Sorge quindi il dubbio se non sia stata sbagliata la strategia di fondo del governo, il modo di interpretare i dati, i tempi degli interventi sanitari su singoli (che invece avevano reali problemi respiratori legati al Covid), le misure restrittive esagerate.

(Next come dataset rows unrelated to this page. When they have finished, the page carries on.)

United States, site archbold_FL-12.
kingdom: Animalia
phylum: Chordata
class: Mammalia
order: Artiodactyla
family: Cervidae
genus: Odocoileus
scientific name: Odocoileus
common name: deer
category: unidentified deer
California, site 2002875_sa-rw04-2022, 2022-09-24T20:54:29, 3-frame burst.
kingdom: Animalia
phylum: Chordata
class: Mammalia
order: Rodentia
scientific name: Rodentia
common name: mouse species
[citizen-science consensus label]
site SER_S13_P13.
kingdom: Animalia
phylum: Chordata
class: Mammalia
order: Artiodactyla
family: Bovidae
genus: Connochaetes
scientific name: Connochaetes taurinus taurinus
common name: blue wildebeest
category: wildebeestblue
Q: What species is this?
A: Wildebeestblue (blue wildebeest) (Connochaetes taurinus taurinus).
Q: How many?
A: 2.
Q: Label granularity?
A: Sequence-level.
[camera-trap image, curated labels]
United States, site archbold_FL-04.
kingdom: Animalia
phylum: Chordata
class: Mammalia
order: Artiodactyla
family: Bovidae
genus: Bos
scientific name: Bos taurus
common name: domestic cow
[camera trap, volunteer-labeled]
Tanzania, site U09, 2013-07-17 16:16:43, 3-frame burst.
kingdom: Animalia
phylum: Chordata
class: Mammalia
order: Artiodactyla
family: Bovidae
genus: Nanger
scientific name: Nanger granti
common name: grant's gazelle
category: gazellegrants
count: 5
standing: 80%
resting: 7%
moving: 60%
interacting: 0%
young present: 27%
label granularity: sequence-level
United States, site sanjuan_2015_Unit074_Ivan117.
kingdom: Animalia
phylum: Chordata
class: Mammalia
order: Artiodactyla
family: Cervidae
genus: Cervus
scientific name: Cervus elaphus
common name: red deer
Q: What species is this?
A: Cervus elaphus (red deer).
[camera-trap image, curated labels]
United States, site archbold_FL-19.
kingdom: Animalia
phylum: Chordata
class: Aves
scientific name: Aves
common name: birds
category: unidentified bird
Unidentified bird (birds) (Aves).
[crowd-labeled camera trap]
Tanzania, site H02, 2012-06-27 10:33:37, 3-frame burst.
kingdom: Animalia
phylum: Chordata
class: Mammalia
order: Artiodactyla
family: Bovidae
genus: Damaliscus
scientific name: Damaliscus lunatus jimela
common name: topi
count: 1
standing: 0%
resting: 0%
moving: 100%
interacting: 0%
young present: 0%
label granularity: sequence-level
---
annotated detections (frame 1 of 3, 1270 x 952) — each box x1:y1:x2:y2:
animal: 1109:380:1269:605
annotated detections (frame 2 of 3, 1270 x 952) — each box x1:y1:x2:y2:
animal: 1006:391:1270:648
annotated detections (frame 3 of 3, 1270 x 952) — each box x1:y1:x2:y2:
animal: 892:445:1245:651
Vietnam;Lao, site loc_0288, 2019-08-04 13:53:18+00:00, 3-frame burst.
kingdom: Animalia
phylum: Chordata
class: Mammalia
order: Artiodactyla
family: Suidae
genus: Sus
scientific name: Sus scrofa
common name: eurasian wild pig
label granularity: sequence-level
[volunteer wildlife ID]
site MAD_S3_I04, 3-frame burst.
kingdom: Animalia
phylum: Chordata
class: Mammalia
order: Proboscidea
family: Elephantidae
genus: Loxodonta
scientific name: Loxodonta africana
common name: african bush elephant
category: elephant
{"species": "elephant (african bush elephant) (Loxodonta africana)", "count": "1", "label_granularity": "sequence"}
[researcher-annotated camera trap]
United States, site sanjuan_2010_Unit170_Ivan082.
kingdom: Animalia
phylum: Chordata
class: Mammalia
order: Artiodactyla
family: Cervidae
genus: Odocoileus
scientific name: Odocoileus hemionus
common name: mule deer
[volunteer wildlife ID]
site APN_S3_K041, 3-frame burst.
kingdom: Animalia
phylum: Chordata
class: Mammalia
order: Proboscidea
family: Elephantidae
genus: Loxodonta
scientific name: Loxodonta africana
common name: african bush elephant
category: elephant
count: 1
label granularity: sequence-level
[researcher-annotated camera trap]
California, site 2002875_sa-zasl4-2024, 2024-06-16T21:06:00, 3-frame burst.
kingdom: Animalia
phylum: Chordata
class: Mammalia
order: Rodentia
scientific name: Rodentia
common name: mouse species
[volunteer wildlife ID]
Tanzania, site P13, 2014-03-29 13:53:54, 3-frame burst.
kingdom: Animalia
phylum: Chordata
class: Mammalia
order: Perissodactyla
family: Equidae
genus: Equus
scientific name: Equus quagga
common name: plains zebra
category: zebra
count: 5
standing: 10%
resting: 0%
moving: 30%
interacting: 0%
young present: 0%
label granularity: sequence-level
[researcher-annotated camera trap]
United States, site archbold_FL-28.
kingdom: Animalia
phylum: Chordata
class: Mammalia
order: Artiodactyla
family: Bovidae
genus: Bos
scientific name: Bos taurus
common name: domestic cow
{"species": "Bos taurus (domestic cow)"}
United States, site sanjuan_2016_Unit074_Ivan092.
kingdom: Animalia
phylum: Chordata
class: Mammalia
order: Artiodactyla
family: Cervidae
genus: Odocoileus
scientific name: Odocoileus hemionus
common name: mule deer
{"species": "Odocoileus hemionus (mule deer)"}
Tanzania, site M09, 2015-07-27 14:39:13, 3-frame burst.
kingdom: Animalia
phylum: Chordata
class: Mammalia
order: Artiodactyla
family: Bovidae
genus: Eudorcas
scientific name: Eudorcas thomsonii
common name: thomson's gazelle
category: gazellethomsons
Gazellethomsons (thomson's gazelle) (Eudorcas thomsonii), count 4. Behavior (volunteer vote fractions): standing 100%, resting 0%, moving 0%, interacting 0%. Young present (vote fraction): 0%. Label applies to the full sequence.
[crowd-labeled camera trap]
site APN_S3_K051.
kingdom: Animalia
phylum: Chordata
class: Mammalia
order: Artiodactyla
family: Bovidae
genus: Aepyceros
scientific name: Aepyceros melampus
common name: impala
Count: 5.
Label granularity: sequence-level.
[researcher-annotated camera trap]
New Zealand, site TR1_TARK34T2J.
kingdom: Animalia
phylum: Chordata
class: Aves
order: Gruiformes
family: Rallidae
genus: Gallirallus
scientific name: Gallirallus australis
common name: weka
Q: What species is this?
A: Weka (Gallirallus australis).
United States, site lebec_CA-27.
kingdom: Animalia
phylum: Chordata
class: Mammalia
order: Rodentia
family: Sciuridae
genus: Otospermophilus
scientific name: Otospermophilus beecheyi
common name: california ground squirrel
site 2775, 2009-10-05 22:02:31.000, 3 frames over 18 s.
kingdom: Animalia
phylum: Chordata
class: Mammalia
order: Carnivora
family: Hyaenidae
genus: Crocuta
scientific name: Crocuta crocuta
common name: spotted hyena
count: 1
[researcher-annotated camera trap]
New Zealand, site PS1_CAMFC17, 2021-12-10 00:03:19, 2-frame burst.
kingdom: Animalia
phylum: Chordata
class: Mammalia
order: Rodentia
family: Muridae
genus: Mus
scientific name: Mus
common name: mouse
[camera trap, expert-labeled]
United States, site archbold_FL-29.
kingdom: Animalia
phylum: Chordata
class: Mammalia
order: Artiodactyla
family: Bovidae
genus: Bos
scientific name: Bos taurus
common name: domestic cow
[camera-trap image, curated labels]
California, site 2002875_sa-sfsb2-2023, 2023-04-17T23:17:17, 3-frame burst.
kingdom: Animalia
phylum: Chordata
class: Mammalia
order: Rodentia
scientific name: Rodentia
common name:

Gli appelli fatti dalle opposizioni alla “sfiducia” nei confronti del ministro della Sanità Roberto Speranza, tra cui il più organizzato quello di Fratelli d’Italia, non sono mai andati a segno e ancora in queste ore Walter Ricciardi, consulente del ministro, ha spiegato sulle colonne de Il Messaggero che in autunno potrebbe esserci una nuova ondata e bisognerà prepararsi a nuovi vaccini sperimentali. Per Ricciardi “non siamo ancora arrivati al picco pandemico”. Si torna al punto di partenza.

Il tutto mentre il governo spagnolo e quello del Regno Unito hanno deciso di trattare il coronavirus come un’influenza, nonostante il tasso di incidenza dei contagi.

Da lunedì 28 marzo in Spagna sono entrate in vigore le nuove regole che prevedono l'obbligo di test solo per le persone vulnerabili e i sanitari. Per il 2023 è previsto un sistema di sorveglianza sentinella, come quello che viene utilizzato per l’influenza, rete di medici di Medicina Generale e di pediatri, reclutati dagli enti regionali, che segnalano i casi di sindrome simil influenzale.